▶ _Source passage_
Challenging Political Stereotypes – Let’s Actually Help Those in Need

There are certain things that we all assume to be true, but once we dig deeper, we find out that even with the best of intentions there can be unintended consequences.

Democrats care about the poor, the minorities, children, the elderly, and women, and Republicans just want to give tax breaks to the wealthy so they can get richer… or at least that’s what we’ve been told our entire lives. 

But what if this is just a picture that has been painted that we are all so familiar with, that we believe it whether it is true or not.  What if I told you that the Mona Lisa didn’t have eyebrows because it was the fashion at the time to shave them off?  You would probably think I’m crazy, but then you’d probably be curious and look it up.  You would find out that something was not the way you always assumed it was, and you’d never look at it the same way again.

[Collected data entries]

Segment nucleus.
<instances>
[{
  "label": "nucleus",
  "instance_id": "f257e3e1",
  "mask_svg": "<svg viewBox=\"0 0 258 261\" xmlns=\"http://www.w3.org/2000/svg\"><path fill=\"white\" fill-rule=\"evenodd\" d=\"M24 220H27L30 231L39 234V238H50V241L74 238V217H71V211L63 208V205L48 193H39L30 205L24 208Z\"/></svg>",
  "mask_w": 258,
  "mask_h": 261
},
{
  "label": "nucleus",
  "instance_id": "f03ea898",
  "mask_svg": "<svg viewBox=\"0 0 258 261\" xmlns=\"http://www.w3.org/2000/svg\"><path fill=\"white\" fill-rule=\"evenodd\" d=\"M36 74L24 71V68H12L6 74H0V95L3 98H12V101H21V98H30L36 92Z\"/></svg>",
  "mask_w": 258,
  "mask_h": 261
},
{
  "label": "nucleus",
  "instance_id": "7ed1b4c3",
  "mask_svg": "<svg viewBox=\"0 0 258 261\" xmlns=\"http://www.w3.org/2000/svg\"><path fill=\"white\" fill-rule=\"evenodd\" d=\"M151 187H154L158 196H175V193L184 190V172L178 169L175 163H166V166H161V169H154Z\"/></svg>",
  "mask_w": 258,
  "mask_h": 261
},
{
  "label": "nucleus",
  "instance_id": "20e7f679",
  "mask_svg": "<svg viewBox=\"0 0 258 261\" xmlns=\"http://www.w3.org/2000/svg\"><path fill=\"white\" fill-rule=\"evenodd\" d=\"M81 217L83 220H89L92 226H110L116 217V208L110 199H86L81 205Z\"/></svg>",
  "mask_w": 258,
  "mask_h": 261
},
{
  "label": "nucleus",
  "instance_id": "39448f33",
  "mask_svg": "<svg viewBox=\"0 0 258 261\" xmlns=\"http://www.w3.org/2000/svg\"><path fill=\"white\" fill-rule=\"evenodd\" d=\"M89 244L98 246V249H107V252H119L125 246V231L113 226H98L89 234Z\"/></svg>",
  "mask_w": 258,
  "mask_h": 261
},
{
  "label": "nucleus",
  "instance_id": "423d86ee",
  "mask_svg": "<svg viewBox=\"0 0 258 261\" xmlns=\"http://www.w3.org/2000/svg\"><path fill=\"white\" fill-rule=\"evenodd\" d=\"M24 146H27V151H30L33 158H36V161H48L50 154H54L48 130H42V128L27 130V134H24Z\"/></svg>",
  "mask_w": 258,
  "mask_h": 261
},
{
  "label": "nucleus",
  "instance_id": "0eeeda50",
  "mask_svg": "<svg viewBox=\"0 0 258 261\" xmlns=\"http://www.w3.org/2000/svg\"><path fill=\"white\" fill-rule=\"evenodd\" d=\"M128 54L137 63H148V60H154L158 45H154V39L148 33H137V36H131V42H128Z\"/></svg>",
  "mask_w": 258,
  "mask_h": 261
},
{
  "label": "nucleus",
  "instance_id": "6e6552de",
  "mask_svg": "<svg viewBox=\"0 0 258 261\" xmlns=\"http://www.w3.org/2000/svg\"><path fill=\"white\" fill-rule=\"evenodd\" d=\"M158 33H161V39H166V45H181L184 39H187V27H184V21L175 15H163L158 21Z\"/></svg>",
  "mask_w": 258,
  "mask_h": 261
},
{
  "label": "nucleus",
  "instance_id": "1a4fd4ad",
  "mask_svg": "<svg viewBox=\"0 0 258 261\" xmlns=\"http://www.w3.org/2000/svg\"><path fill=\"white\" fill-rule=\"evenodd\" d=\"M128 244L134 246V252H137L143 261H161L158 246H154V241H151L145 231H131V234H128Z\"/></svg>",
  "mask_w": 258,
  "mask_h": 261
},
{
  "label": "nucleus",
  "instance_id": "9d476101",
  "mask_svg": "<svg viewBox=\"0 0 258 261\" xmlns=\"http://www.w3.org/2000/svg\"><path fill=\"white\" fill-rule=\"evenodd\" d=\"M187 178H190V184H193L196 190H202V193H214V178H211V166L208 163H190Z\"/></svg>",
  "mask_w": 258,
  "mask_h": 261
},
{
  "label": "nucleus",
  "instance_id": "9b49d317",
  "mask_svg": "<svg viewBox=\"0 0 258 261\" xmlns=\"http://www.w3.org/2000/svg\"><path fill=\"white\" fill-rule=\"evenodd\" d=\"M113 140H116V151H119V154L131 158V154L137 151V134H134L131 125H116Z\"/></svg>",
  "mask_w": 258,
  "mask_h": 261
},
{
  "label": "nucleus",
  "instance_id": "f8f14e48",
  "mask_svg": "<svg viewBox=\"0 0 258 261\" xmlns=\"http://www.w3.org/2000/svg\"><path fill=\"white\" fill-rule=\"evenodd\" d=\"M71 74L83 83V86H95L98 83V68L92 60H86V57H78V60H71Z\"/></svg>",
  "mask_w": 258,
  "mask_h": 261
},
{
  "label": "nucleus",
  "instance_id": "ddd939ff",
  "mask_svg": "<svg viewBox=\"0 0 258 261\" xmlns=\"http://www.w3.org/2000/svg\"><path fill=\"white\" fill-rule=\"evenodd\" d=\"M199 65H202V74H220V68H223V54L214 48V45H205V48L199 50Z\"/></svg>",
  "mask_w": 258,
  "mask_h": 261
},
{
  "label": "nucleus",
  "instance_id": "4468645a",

▶ _Things to do_
1. According to the passage on political stereotypes, which groups do Democrats care about?
2. Continue the passage on political stereotypes from its last sentence.
The records come from a different source than the text.

▶ _Responses to the tasks_
1. The poor, the minorities, children, the elderly, and women.

2.
What if I then told you that programs designed to help people with low incomes actually encourage them to keep their income low?  I challenge you to go beyond the political rhetoric and actually look into the numbers to see the unintended side effects of government assistance programs.  Do not think that this is a call to remove these programs.  It is our duty as Americans to help those in their time of need, but please realize that these programs need a serious overhaul.  Welfare, housing assistance and other benefit programs should not be a floor, under which no family should fall, but a trampoline that is there when people stumble that helps them bounce back up again and encourages personal success.  There’s plenty of room in the middle class for anyone who wants to be better off than they are now.  We need to remove the barriers that are keeping people from seeing the benefits of their hard work and create pro-growth policies that help those of us that are in the middle class continue to succeed and provide a constantly improving lifestyle for our families.

When we look at welfare, housing assistance, medical insurance, food stamps and other benefit programs, they are designed to give the biggest benefits to families at the bottom of the income scale and phase out as income goes up.  At first glance, this seems to make sense.  Give more help to families that make less money.  But when we start digging into the numbers a little more, what happens when one of those families make an extra $10,000 per year?  Do they see $10,000 more income?  With taxes and reduced benefits do they make $5,000 more?  $1,000 more?  Well, a family of 3 going from $20,000 to $30,000 or from $30,000 to $40,000 per year may have as much as $2,500 LESS money to spend per year.  It isn’t until almost $50,000 per year in household income where you start seeing a benefit to bringing in more money.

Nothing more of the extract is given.